You realize this is all wrong, correct? Godiva started in Belgium in the late 20s. It didn’t show up in the US, like Czarcasm mentioned, until the late 60s/early 70s and it was marketed as a luxury product from the get-go, with a premium price point when they debuted. They were $4/lb in 1966, which is about $30/lb in today’s money.

Cite, although I had to cut & paste the text from the search result which gave more of the text.

And the gold ballotin (which is the gold box), I see referenced as far back as 1977 (and possibly 1971) in my Google Books search, so the idea that the gold box is a new marketing idea to save the company from impending financial doom doesn’t make sense either. It had been a luxury product from the get-go in the US, and if it wasn’t originally sold in the gold boxes, it was soon enough, and far behind your late 80s, early 90s timeline.

Now, I’m not going to disagree with your assessment of the quality of Godiva chocolate, but your recounting of the history of their brand here and their boxes is incorrect.

When you Starbucks haters espressed your opinion to someone at Starbucks, what was the response?

I agree that it’s not really perceived as premium anymore, but that’s mostly because they’re (Starbucks) victims of their own success. Back when they started out, they did definitely have a certain cachet as “premium coffee that’s readily available”, as in say… 2000-ish, when there were a handful of local coffee shops serving excellent coffee, and a whole lot of places serving really awful coffee. Starbucks tapped into the market of people who were drinking the bad stuff because there really wasn’t an attractive alternative, especially if one wasn’t interested in investing the time and trouble to brew better coffee at home for whatever reason.

So at some point, places like 7-11, McDonald’s, etc… realized that Starbucks was absolutely killing their coffee sales, and they upped their game in response. So did grocery stores, so now what was once sort of special and high-ish end, is now middle of the road, and others upped their game beyond Starbucks, and we have good local coffee shops as well.

Hell, I hadn’t even HEARD the term “barista” until Starbucks brought it into common usage about a decade and a half ago, if that gives you an idea of how influential they are in the development of the US coffee culture.

What this means in terms of the OP is that once upon a time, Starbucks coffee was better than the alternative, which was likely Folgers that had been percolated to death. But now that they’ve become so successful, their standard product isn’t as good relative to the other options as it used to be, so some of us are saying it’s “bad”, which isn’t necessarily so; it’s just a matter of having more and better options today.
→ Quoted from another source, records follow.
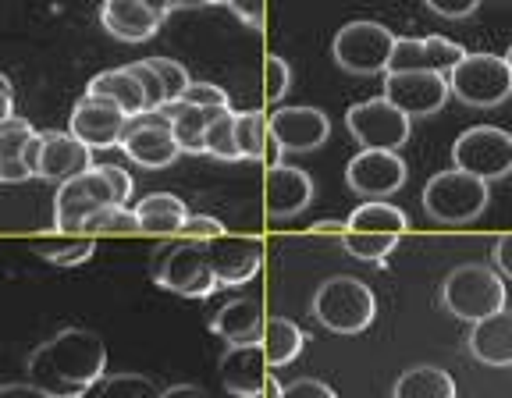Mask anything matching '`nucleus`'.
Wrapping results in <instances>:
<instances>
[{
  "label": "nucleus",
  "instance_id": "c756f323",
  "mask_svg": "<svg viewBox=\"0 0 512 398\" xmlns=\"http://www.w3.org/2000/svg\"><path fill=\"white\" fill-rule=\"evenodd\" d=\"M349 231H384V235H406L409 217L406 210H399L395 203H384V199H367L363 207H356L345 221Z\"/></svg>",
  "mask_w": 512,
  "mask_h": 398
},
{
  "label": "nucleus",
  "instance_id": "603ef678",
  "mask_svg": "<svg viewBox=\"0 0 512 398\" xmlns=\"http://www.w3.org/2000/svg\"><path fill=\"white\" fill-rule=\"evenodd\" d=\"M160 398H207L200 388H192V384H178V388H168Z\"/></svg>",
  "mask_w": 512,
  "mask_h": 398
},
{
  "label": "nucleus",
  "instance_id": "473e14b6",
  "mask_svg": "<svg viewBox=\"0 0 512 398\" xmlns=\"http://www.w3.org/2000/svg\"><path fill=\"white\" fill-rule=\"evenodd\" d=\"M207 153L217 160H242L239 143H235V111L232 107H214L207 121Z\"/></svg>",
  "mask_w": 512,
  "mask_h": 398
},
{
  "label": "nucleus",
  "instance_id": "a878e982",
  "mask_svg": "<svg viewBox=\"0 0 512 398\" xmlns=\"http://www.w3.org/2000/svg\"><path fill=\"white\" fill-rule=\"evenodd\" d=\"M132 210H136L143 235H178L185 217H189L185 199L175 196V192H150Z\"/></svg>",
  "mask_w": 512,
  "mask_h": 398
},
{
  "label": "nucleus",
  "instance_id": "bb28decb",
  "mask_svg": "<svg viewBox=\"0 0 512 398\" xmlns=\"http://www.w3.org/2000/svg\"><path fill=\"white\" fill-rule=\"evenodd\" d=\"M86 93H96V96H107V100H114V104H118L128 118H136V114H150V111H146L143 89H139L136 75L128 72V68H107V72H100L86 86Z\"/></svg>",
  "mask_w": 512,
  "mask_h": 398
},
{
  "label": "nucleus",
  "instance_id": "c85d7f7f",
  "mask_svg": "<svg viewBox=\"0 0 512 398\" xmlns=\"http://www.w3.org/2000/svg\"><path fill=\"white\" fill-rule=\"evenodd\" d=\"M392 398H459L452 374L441 367H409L395 381Z\"/></svg>",
  "mask_w": 512,
  "mask_h": 398
},
{
  "label": "nucleus",
  "instance_id": "ddd939ff",
  "mask_svg": "<svg viewBox=\"0 0 512 398\" xmlns=\"http://www.w3.org/2000/svg\"><path fill=\"white\" fill-rule=\"evenodd\" d=\"M121 150L136 160L139 168H150V171L171 168V164L182 157L175 136H171V125L160 118L157 111L128 118L125 136H121Z\"/></svg>",
  "mask_w": 512,
  "mask_h": 398
},
{
  "label": "nucleus",
  "instance_id": "b1692460",
  "mask_svg": "<svg viewBox=\"0 0 512 398\" xmlns=\"http://www.w3.org/2000/svg\"><path fill=\"white\" fill-rule=\"evenodd\" d=\"M160 118L171 125V136H175L178 150L182 153H192V157H200L207 153V121L214 114V107H192L185 100H175V104H164L160 107Z\"/></svg>",
  "mask_w": 512,
  "mask_h": 398
},
{
  "label": "nucleus",
  "instance_id": "9d476101",
  "mask_svg": "<svg viewBox=\"0 0 512 398\" xmlns=\"http://www.w3.org/2000/svg\"><path fill=\"white\" fill-rule=\"evenodd\" d=\"M111 203H118L111 182H107V175L100 171V164H93L89 171H82V175L57 185V196H54L57 231H64V235H68V231H82L86 217H93L100 207H111Z\"/></svg>",
  "mask_w": 512,
  "mask_h": 398
},
{
  "label": "nucleus",
  "instance_id": "49530a36",
  "mask_svg": "<svg viewBox=\"0 0 512 398\" xmlns=\"http://www.w3.org/2000/svg\"><path fill=\"white\" fill-rule=\"evenodd\" d=\"M495 267H498V274H502V278L512 281V231L495 242Z\"/></svg>",
  "mask_w": 512,
  "mask_h": 398
},
{
  "label": "nucleus",
  "instance_id": "4d7b16f0",
  "mask_svg": "<svg viewBox=\"0 0 512 398\" xmlns=\"http://www.w3.org/2000/svg\"><path fill=\"white\" fill-rule=\"evenodd\" d=\"M505 61H509V68H512V47H509V54H505Z\"/></svg>",
  "mask_w": 512,
  "mask_h": 398
},
{
  "label": "nucleus",
  "instance_id": "aec40b11",
  "mask_svg": "<svg viewBox=\"0 0 512 398\" xmlns=\"http://www.w3.org/2000/svg\"><path fill=\"white\" fill-rule=\"evenodd\" d=\"M267 374H271V367H267V356L260 349V342L228 345V352L221 356V384L235 398H260L264 395Z\"/></svg>",
  "mask_w": 512,
  "mask_h": 398
},
{
  "label": "nucleus",
  "instance_id": "f03ea898",
  "mask_svg": "<svg viewBox=\"0 0 512 398\" xmlns=\"http://www.w3.org/2000/svg\"><path fill=\"white\" fill-rule=\"evenodd\" d=\"M150 278L157 281L164 292H175L182 299H207L221 288L214 267L207 260L203 242H164L153 249L150 256Z\"/></svg>",
  "mask_w": 512,
  "mask_h": 398
},
{
  "label": "nucleus",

I’m certainly not denying their influence. They are the force that made pretty much everyone step up their coffee game and now I can get a reasonable cup of coffee nearly anywhere in the US. My first encounter with them, though, was c. 1994/1995 and in the context of an area that already had “coffee culture,” so they were seen, at least by us cafe denizens, as soulless corporate coffee threatening to take out all the great ma & pop coffeeshops. Which is why I’m kind of amused at myself, two decades nigh, defending the place. :slight_smile:

But the quality HAS gotten worse. In the early 90s in college, as I stated above, you could tell a difference between the various coffees they sell. Now they are all generic espresso roasted and their focus is on drinks instead of coffee.